Data: METR — Horizon Benchmark v1.1. Cite: arXiv:2503.14499 (NeurIPS 2025). Used with attribution for educational purposes. · Data as of 7 Apr 2026
The p50 horizon length is the task duration (for a skilled human) at which AI agents succeed 50% of the time. Shaded bands show 95% confidence intervals. The frontier line connects state-of-the-art models at time of release. The dashed trend line shows the 129-day doubling rate from 2023 onward.
Recap
- What you saw
METR's autonomy horizon extending from 2 seconds (2019) to roughly 17 hours (April 2026), with measurements above 16 hours flagged by METR as less reliable.
- What it means
Agents are beginning to operate on workday timescales, not chat timescales.
- What to watch
Whether the 129-day doubling continues through 2027.

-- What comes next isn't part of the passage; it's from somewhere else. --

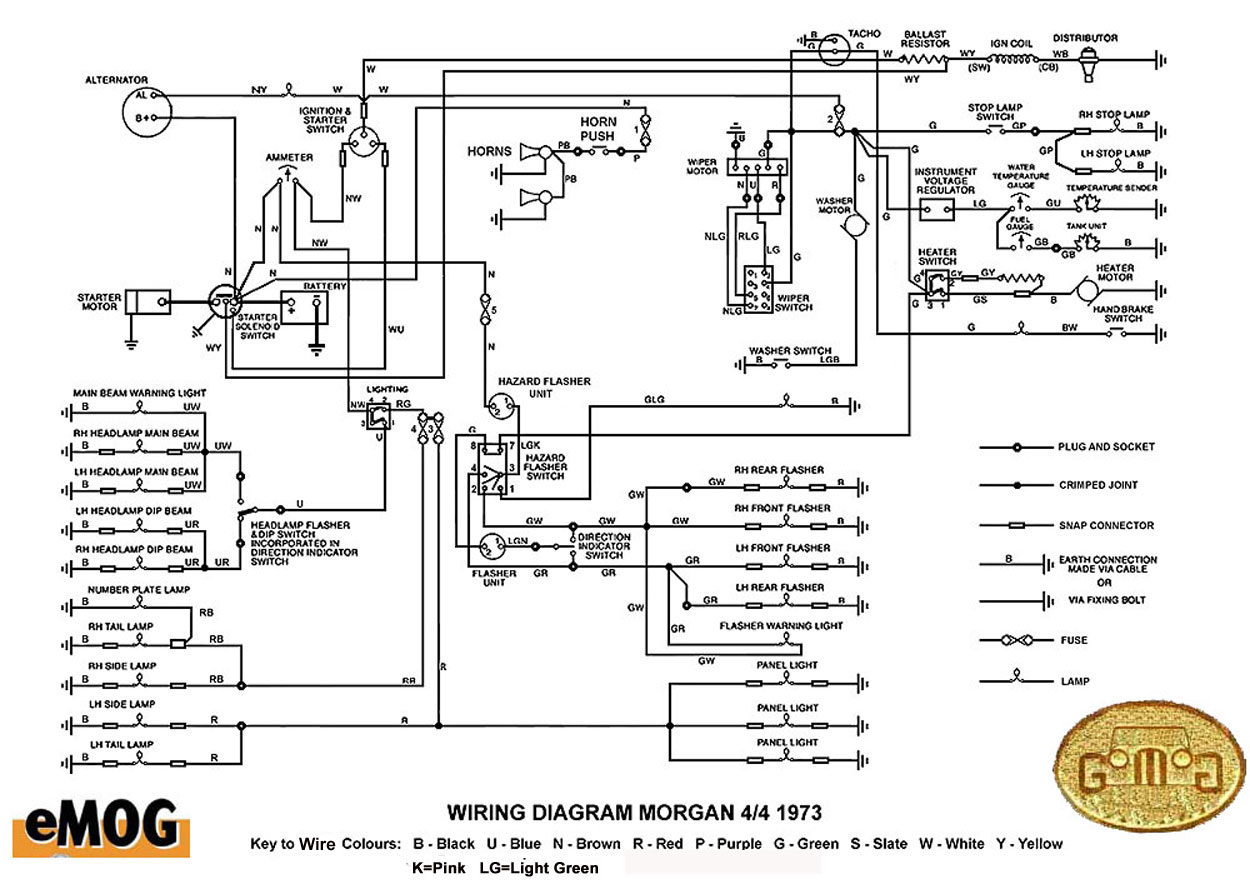 Morgan Electrical Sub Board Wiring Diagram 1973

AI-agent demand & capability
The Horizon Extends
AI agents are advancing on two axes at once. The labor market reveals demand: a skill cluster that did not meaningfully exist before 2024 — postings for "agentic AI," "AI agents," "LangGraph" — exploded across 2025 and now appears in roughly 48,000 US job postings, overtaking decade-old categories like neural networks, robotics, and visual recognition. And the agents themselves are gaining capability: on four real-world benchmarks where the best models scored 1–20% as recently as 2024, they now hit 66–93%, closing in on human performance across domains as distinct as web navigation, terminal commands, computer use, and cybersecurity.
Demand view: each line tracks the share of US job postings mentioning an AI-related skill cluster, 2010–2025. The cyan AI agent line emerged from zero in 2024 — note how quickly it overtook visual recognition, robotics, and neural networks. Capability view: each line tracks the best AI model on a real-world agent benchmark; dashed lines mark human performance. Terminal-Bench is monthly; the others are annual.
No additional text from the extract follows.